Epilepsy type was classified as generalized, focal, or unclassified based on the most recent seizure and epilepsy classification guidelines from the International League Against Epilepsy (ILAE) [30]. The duration of epilepsy was measured from the date of first seizure to the date of data collection. Seizure status was considered controlled if the patient had remained seizure-free for a minimum of 12 months at the time of data collection; otherwise, it was classified as uncontrolled. Depression was identified based on documented clinical diagnosis and the recorded use of antidepressant medications in patient medical records.

2.5. Data Analysis

Data was analyzed using Statistical Package for Social Sciences (SPSS) version 21 (SPSS Inc., Chicago, IL, USA) and GraphPad Prism 10.4.2 (GraphPad Software, San Diego, CA, USA). Descriptive analysis was presented as frequency and percentage while numerical variables were presented as mean and (standard deviation, SD). The associations between high-burden adverse reactions of antiseizure medications (dependent variable) and several potential predictors (independent variables) were assessed by multiple logistic regression analysis. The dependent variable in the regression analysis was a binary variable (i.e., low-moderate vs. high-burden adverse drug effects): patients with LAEP scores of ≥ 45 were classified as “high-burden” while those with scores of < 45 were categorized as “low-moderate”. Regression analysis was conducted using adjusted odds ratios (ORs) with 95% confidence intervals (CIs) for the variables under investigation. Age was a continuous variable, whereas all other factors were analyzed as binary categorical variables. Monotherapy regimens were analyzed as a single reference category and not stratified by antiseizure medication class. Dual and triple therapies were combined into a single polytherapy category in the regression model. Statistical significance was defined as a p-value of less than 0.05.
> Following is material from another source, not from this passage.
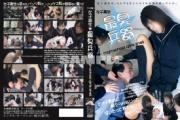 BYD-23 女子高生☆最臭兵器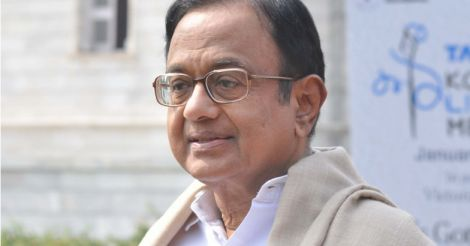Chidambaram gets interim protection from arrest in  Aircel-Maxis case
2.6. Ethical Consideration

The Institutional Review Board at Armed Forces Hospital, Southern Region, Saudi Arabia, approved this study with IRB Registration Number AFHSRM- REC/2023/PHARMACYY/680, date 8 May 2023. Good clinical practice guidelines and the Helsinki Declaration were adhered to. For ethical reasons, informed consent had been received from the patients before participating in the study. The participants were fully informed that participation was voluntary, and they had the right to withdraw from the study at any time with no consequences. Throughout the whole study, patient confidentiality was maintained. The dataset included no personal identifiers, and access was restricted to the research team using physical and IT security.

3. Results

3.1. Demographic and Clinical Characteristics of Patients

A total of 153 patients were included in this study. As demonstrated in Table 1, patients’ ages ranged from 18 to 65 years, with a mean age (SD) of 35.2 (12.5) years. Males were slightly predominant (58.2%). Approximately 53% of the patients had generalized seizures with a duration of epilepsy of ~8 years on average. About 51% of the patients were seizure-free and their epilepsy was controlled.
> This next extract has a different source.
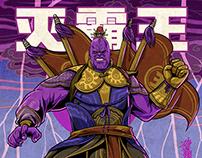 Beijing Opera Avengers 02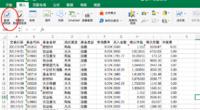 菜芽碎碎念职场:最应该掌握的Excel工具之数据透视表(一)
3.2. Antiseizure Medication Profiles in the Study Cohort

As described in Table 2, antiseizure medication monotherapy was taken by 57.5% of the study patients. The most commonly prescribed monotherapy drugs were levetiracetam, valproate, carbamazepine, and lamotrigine.
A total of 65 patients received polytherapy, with 58 on dual regimens and 7 on triple regimens (Table 3).
The doses of the most commonly prescribed medication antiseizure medications are summarized in Figure 1.

3.3. Rate of Adverse Effects of Antiseizure Medications

The rate of adverse effects of antiseizure medications was measured using the self-administered LAEP scale. A total LAEP score was calculated for each patient. Based on these scores, adverse effects were classified into two categories: low-to-moderate burden (LAEP score < 45) and high-burden (LAEP score ≥ 45). As shown in Figure 2, 69 patients (45.1%) reported low-moderate-burden adverse events, while 84 patients (54.9%) experienced high-burden adverse events from antiseizure medications. The overall mean (SD) LAEP score was 45.63 (12.81).
The average scores for each adverse effect of the 19 LAEP items are shown in Table 4. The most frequently rated adverse effects were difficulty in concentrating, followed closely by disturbed sleep, sleepiness, memory problems, hair loss, nervousness and agitation, depression, and upset stomach. The least reported adverse effects were problems with the skin including acne and rash, tiredness, weight gain, and trouble with mouth and gums.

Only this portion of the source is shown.